*** DATA SUPPLIED

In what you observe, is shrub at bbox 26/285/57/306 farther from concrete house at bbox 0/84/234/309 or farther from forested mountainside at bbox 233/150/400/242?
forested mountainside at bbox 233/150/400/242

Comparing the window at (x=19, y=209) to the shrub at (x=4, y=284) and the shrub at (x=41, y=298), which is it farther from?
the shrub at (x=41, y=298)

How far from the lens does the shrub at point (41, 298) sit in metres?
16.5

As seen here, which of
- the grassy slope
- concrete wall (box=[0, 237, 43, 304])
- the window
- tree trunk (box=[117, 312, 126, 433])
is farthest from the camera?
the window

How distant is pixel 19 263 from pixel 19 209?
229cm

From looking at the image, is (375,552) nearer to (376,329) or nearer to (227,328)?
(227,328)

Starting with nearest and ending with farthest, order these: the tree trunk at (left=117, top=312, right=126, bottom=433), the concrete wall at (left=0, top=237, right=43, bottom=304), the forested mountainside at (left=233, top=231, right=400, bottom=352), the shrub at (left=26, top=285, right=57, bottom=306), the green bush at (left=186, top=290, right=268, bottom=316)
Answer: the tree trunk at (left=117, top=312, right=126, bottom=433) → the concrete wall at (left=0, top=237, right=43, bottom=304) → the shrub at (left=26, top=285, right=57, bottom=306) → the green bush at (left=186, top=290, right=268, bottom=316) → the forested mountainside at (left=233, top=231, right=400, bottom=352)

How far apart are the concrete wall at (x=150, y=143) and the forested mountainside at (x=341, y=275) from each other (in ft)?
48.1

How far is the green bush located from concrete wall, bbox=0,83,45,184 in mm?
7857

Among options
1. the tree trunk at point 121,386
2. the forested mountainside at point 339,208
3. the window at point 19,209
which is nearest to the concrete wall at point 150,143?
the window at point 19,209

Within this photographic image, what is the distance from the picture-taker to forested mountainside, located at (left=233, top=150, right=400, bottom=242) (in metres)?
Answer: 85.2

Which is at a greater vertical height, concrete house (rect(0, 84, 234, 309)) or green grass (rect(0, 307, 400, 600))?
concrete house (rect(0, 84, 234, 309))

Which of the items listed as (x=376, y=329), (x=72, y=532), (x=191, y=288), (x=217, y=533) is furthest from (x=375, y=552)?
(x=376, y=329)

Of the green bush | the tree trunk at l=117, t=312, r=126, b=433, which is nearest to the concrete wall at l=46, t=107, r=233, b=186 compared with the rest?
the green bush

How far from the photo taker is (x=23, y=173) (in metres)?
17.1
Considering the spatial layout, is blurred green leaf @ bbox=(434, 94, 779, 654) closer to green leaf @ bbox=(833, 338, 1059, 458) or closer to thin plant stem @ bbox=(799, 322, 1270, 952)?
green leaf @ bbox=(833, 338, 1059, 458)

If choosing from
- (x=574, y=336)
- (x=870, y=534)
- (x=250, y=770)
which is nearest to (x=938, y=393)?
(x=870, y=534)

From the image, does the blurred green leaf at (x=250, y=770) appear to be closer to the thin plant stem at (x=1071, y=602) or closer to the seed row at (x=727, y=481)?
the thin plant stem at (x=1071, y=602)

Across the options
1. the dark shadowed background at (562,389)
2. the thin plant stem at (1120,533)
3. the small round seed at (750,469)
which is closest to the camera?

******

» **SET EXERCISE**: Return the rows unchanged, from the line with "Which of the" through the last line of the rows.

» **TASK OUTPUT**:
Which of the items listed as (x=376, y=329), (x=72, y=532), (x=191, y=288), (x=217, y=533) is furthest from (x=375, y=552)?
(x=376, y=329)

Of the green bush | the tree trunk at l=117, t=312, r=126, b=433, which is nearest to the concrete wall at l=46, t=107, r=233, b=186 compared with the rest?
the green bush

How far from the photo taker is (x=23, y=173) (in metres)?
17.1
Considering the spatial layout, is blurred green leaf @ bbox=(434, 94, 779, 654) closer to green leaf @ bbox=(833, 338, 1059, 458) or closer to thin plant stem @ bbox=(799, 322, 1270, 952)?
green leaf @ bbox=(833, 338, 1059, 458)

If choosing from
- (x=574, y=336)
- (x=870, y=534)
- (x=250, y=770)
which is nearest to (x=938, y=393)?
(x=870, y=534)

From the image, does the blurred green leaf at (x=250, y=770) appear to be closer to the thin plant stem at (x=1071, y=602) or closer to the seed row at (x=727, y=481)?
the thin plant stem at (x=1071, y=602)

Across the options
1. the dark shadowed background at (562,389)
2. the thin plant stem at (1120,533)
3. the small round seed at (750,469)
which is closest to the camera?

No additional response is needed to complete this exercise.